Adjusting to increased disappointment is nothing out of the ordinary for new players at the Division I level. Typically players of that caliber can carry their high schools to postseason tournaments single-handedly, making extended losing streaks rare. Yet as a season devoted heavily toward developing the team's young talent continues with a challenging homestand this week against No. 4 Arizona State (Thursday, 6:30 p.m.) and No. 14 Arizona (Saturday, noon), CU's freshman class is going through a crash course in learning how to deal with adversity.
"Coach (Tad Boyle) today in the film session talked about how some guys aren't used to the feeling of losing. I'm one of those guys," Wright said. "I've never had to face adversity like this before until now. I'm just trying to do a good job of keeping these guys focused and motivated and confident we can still make a push at it. Our season isn't over yet. There's 16 games left. That's a long time."

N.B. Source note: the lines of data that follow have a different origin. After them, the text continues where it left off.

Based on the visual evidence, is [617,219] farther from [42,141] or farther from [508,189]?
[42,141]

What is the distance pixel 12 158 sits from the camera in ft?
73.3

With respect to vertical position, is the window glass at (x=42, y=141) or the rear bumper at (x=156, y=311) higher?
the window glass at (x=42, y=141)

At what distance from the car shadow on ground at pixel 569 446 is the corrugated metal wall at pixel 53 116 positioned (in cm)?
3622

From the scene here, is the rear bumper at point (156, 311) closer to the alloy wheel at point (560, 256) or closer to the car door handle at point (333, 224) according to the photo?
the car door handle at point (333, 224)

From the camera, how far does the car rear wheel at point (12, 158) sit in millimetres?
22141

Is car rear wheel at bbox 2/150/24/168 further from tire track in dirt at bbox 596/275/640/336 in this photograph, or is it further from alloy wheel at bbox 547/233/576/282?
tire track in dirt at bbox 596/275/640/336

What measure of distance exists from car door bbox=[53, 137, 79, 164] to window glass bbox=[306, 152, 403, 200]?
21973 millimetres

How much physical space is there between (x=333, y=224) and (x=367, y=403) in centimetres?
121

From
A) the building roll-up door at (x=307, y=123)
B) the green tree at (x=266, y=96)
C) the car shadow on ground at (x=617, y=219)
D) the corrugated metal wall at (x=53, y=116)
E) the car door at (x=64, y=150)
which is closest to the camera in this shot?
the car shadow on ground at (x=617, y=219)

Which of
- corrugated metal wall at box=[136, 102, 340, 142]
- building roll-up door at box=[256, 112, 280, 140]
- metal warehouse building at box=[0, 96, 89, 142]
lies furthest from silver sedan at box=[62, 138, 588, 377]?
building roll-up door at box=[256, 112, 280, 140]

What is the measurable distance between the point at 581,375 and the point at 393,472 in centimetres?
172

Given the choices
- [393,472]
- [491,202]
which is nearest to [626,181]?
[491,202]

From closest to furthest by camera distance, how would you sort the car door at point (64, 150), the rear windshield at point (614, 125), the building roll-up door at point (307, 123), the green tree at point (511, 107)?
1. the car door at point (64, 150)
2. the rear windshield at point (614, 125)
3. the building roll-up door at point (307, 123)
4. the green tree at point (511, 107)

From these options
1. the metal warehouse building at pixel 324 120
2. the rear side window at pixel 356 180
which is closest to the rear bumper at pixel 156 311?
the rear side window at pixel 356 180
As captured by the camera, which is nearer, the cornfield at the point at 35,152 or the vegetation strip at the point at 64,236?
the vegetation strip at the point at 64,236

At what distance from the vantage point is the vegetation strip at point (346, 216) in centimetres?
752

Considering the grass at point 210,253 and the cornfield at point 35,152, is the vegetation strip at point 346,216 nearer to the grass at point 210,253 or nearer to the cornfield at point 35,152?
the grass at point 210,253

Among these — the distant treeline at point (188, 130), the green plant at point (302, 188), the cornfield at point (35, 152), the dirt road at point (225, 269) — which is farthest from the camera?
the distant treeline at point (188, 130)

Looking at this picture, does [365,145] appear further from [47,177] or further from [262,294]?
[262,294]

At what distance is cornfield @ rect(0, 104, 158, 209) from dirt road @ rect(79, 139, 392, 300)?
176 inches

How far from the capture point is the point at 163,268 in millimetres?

Wright's high school team, Champlin Park, went 31-1 last year, suffering its only loss in the state championship game. Freshman Tyler Bey went 21-8 in his final year at Las Vegas High before transferring to Middlebrooks Academy. Dallas Walton's Arvada West team went 17-9 during his senior season. And D'Shawn Schwartz has a chance to lose at least as many games during his first year at CU as he did in his final two years at Sand Creek (15).
"It's definitely different because we expected big things coming in," Schwartz said. "I'm just trying to adjust to it, trying to fix things as they go, try to play harder and just get wins. Usually in high school you'll lose two games max at most and then go get a win. This is the Pac-12. It's the highest level so you've got to change something to start getting wins."
While the struggles on the scoreboard haven't necessarily come as a surprise, Boyle continues to express frustration at the in-game inconsistencies often displayed by his team — which often are as much on the shoulders of the team's veterans as the freshmen.
"Did I expect it? I expected it to some degree, but you don't know until you get into it," Boyle said. "I expect our freshmen to be inconsistent. I don't expect our junior and our seniors to be inconsistent. I expect more from the guys that have been around and been through the wars. It's all about improvement and getting better, and that's what I'm focused on every day.
"Do the losses frustrate you? Hell yeah they do. There's no getting around that. But I am taking a big picture view. I'm understanding what we have. Evan Battey is going to be a heck of a player sitting out. These freshmen are coming along. I see the progress that Tyler is making. I see the progress Laz (Nikolic) is making. I see the progress D'Shawn is making, Dallas. All those freshmen are making great progress."